Cop adrenaline fading, he noted. When fatigue hit her and hit hard, she went so pale. At times so pale he imagined he could pass his hand through her.

“You know it’s near to three and tomorrow’s Sunday.”

“This is not news.”

“You could start an hour or two later in the morning.”

“When it’s hot, you work it hot. Who caught the weekend?” Trying to pull it out of her head, she rubbed her eyes. “Who caught weekend duty? Carmichael and Santiago. Baxter and Trueheart on standby. I’ll know more after I talk to Morris, and if they’re not working one, I can pull them in if I need them.”

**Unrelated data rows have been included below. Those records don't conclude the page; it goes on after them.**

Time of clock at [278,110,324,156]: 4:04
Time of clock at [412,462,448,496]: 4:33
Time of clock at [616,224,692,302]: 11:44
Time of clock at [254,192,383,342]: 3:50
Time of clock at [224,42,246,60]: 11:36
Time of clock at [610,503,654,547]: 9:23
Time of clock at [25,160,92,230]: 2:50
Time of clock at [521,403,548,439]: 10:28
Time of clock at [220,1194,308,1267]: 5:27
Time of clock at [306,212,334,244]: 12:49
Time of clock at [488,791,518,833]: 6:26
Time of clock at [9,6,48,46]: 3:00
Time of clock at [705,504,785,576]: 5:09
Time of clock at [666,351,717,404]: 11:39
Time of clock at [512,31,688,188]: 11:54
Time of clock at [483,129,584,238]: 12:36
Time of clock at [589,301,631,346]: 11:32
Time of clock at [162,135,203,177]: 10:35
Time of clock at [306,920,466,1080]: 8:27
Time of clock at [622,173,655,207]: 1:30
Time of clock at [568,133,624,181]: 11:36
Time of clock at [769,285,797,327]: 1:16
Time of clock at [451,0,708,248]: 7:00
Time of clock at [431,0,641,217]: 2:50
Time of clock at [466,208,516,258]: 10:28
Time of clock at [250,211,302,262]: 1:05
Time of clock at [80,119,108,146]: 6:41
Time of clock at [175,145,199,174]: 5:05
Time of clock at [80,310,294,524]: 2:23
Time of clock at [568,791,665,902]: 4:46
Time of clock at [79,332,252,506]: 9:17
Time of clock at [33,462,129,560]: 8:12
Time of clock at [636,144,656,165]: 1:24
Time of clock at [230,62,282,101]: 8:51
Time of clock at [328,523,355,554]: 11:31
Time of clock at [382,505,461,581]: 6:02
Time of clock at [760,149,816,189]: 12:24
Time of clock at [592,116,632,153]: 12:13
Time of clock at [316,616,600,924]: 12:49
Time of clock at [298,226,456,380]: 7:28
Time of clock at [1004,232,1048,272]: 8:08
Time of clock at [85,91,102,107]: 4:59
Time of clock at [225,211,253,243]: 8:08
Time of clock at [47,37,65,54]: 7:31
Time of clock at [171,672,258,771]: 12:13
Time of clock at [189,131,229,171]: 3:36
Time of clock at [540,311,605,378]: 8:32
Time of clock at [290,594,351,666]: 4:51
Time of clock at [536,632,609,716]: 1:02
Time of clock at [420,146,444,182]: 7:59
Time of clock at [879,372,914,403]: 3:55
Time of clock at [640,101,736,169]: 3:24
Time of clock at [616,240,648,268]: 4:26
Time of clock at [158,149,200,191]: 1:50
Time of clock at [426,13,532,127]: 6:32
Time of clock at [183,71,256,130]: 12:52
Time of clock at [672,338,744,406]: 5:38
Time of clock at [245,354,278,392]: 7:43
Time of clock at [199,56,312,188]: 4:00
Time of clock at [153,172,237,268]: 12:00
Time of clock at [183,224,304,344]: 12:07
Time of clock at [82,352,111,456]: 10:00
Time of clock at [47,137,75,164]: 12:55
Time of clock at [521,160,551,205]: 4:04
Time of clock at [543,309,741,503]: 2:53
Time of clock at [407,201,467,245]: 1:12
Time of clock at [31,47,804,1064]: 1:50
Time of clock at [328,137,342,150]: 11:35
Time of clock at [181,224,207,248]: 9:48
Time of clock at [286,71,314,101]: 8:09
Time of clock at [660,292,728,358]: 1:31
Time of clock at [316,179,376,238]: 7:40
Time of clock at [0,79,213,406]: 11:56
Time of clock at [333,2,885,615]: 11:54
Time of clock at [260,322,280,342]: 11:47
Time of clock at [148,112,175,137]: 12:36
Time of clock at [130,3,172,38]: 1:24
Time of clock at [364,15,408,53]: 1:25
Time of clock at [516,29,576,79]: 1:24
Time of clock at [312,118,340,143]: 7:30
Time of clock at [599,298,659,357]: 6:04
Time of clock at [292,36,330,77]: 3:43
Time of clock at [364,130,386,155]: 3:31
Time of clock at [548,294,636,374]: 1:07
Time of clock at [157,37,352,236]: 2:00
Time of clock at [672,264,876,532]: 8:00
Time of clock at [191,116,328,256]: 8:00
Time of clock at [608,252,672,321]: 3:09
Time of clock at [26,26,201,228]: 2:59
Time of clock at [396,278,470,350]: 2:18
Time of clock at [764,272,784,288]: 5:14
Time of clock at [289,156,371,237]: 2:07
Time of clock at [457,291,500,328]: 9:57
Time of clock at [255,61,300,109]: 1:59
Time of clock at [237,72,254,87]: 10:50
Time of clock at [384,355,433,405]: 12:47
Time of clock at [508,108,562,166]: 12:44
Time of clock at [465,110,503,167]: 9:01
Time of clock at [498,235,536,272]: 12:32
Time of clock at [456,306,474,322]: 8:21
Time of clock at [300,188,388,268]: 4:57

When he drove through the gates, she let out a sigh. “So much for a lazy weekend at home.”

“We had almost half of one.”

“Next time we both have one free, let’s make sure we get a whole one. We could go to the island.”

When he parked, he leaned over, kissed her. “The very next.”

“Deal. Just leave the car. I’ll be back in it soon enough.”

Inside, they walked up the stairs. “I should get up by six.”

“Why, now? It won’t take you two hours to get dressed and get downtown.”

“I’m too wiped to write my report tonight. And I want to open the book, put up a board. It’ll keep it clear in my head when I get to Morris.”